Why JD.com Stock Dropped
For all intents and purposes, JD is the Amazon (NASDAQ:AMZN) of China with a logistics arm. As the Amazon of China, JD has been a big growth company with improving margins for the past several years.
In 2015, JD grew revenues by nearly 60% and the core JD Mall business was barely profitable (0.3% operating margins). In 2016, revenues grew by nearly 45%, and JD Mall margins expanded healthily to 0.9%.
Same thing happened in 2017. You had big revenue growth (40%) and big margin expansion (operating margins jumped to 1.4%).
But, this big growth, big margin expansion narrative hit a road-bump in 2018. Namely, the red hot Chinese economy cooled, and JD’s growth rates fell.
Throughout the year, quarterly year-over-year revenue growth rates have dropped from 33% to 31% to 25%. In Q4, they are expected to drop further to 20%. Thus, 2018 projects to be a mid-20% growth year, versus 40%-plus growth in each of the past three years.
Concurrent to this, JD management decided at the beginning of the year that this would be a good year to invest big into JD Logistics to improve operational efficiency. That means JD Logistics margins have been killed year-to-date.
Meanwhile, JD Mall margins, after multiple years of growth, are starting to flatten out. Thus, the overall margin profile has deteriorated meaningfully this year, and profits look exceptionally weak. Weak profits usually equal weak stock, and that is exactly what you have with JD.
Long Term Upside Is Compelling
In the big picture, these headwinds are temporary. The China economy is cooling because of trade tensions, and trade tensions won’t last forever. Moreover, the ecommerce growth narrative in China remains robust and this projects to be a big-time growth industry for a lot longer.

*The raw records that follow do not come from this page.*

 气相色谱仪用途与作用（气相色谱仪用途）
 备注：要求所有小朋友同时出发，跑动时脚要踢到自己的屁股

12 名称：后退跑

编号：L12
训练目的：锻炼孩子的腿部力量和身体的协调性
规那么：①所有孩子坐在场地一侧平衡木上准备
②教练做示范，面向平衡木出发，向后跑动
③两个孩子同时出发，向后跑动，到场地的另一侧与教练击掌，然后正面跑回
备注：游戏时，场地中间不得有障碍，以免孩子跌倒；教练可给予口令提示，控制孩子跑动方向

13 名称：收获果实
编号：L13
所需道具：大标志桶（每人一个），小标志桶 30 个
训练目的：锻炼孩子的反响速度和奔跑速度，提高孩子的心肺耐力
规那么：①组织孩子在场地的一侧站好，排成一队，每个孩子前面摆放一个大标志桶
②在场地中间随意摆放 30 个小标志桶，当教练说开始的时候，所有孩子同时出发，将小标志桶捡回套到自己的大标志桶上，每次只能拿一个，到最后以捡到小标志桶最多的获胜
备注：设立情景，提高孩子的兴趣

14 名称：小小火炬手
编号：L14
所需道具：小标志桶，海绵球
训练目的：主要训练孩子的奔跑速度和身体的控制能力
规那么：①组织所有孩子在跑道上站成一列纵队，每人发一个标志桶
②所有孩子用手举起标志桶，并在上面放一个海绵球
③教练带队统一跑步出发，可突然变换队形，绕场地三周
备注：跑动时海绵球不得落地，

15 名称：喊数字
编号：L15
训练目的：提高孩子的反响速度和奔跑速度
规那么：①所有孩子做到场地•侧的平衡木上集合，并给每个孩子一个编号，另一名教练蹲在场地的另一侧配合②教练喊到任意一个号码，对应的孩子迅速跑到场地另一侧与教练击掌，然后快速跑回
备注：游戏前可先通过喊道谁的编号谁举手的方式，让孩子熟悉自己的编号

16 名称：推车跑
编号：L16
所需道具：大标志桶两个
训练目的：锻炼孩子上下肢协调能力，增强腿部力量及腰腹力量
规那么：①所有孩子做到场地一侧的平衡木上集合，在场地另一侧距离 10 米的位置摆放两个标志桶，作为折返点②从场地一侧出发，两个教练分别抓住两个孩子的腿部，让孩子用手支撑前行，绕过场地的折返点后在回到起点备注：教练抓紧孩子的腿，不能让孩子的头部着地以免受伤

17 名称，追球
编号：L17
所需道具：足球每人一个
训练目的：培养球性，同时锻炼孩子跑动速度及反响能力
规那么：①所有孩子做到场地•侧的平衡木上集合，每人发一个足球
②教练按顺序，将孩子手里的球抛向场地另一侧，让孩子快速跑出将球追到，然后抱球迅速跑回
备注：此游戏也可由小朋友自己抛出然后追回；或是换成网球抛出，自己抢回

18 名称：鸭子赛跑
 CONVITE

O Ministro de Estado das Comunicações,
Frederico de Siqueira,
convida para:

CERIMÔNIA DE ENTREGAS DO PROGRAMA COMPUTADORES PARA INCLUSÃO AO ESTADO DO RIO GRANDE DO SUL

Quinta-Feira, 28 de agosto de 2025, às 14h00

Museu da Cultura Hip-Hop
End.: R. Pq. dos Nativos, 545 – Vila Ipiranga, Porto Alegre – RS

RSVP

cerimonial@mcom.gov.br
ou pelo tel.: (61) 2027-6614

Plus, JD Logistics margins won’t be weak forever. As investments into the Logistics business phase out, those margins will push higher, and that will bring the overall margin profile significantly higher.
Overall, this is still a 15%-plus growth company with healthy long term margin drivers. Under those assumptions, it really isn’t hard to see JD doing about $130 billion in sales in five years (15% annualized growth rate from 2018’s projected $66 billion base) with roughly 4% operating margins (consistent with where Amazon is in its domestic retail business).
Under those assumptions and assuming a 20% tax rate, $4 billion in profits by fiscal 2023 seems doable for this company.
A market-average 16 multiple on that implies a long term valuation target of $64 billion. The current market cap is about $30 billion. Thus, JD stock has doubling potential in the long run.
Near Term Weakness May Persist
Because of its tremendous long term upside potential, JD stock is a buy on this dip. But, because near term headwinds will persist, this is a dip you want to gradually buy into.
It really doesn’t look like U.S. and China trade relations are going to improve meaningfully anytime soon, as both sides are apparently playing the long game and are willing to endure near term pain.
Moreover, recent economic data out of China isn’t all that great. Overall, the operating backdrop in China will remain weaker for longer, and this dour backdrop will keep JD growth rates depressed.
Improving margins in 2019 could help sentiment. But, the big thing is slowing revenue growth. So long as growth rates continue to rapidly decelerate, the stock will remain weak.
Bottom Line on JD Stock
At current levels, long term upside in JD is compelling. But, near term headwinds remain, and those headwinds will create choppiness in JD stock for the foreseeable future. As such, while this is a dip worth buying, it is also dip that will require caution and patience.
As of this writing, Luke Lango was long JD and AMZN.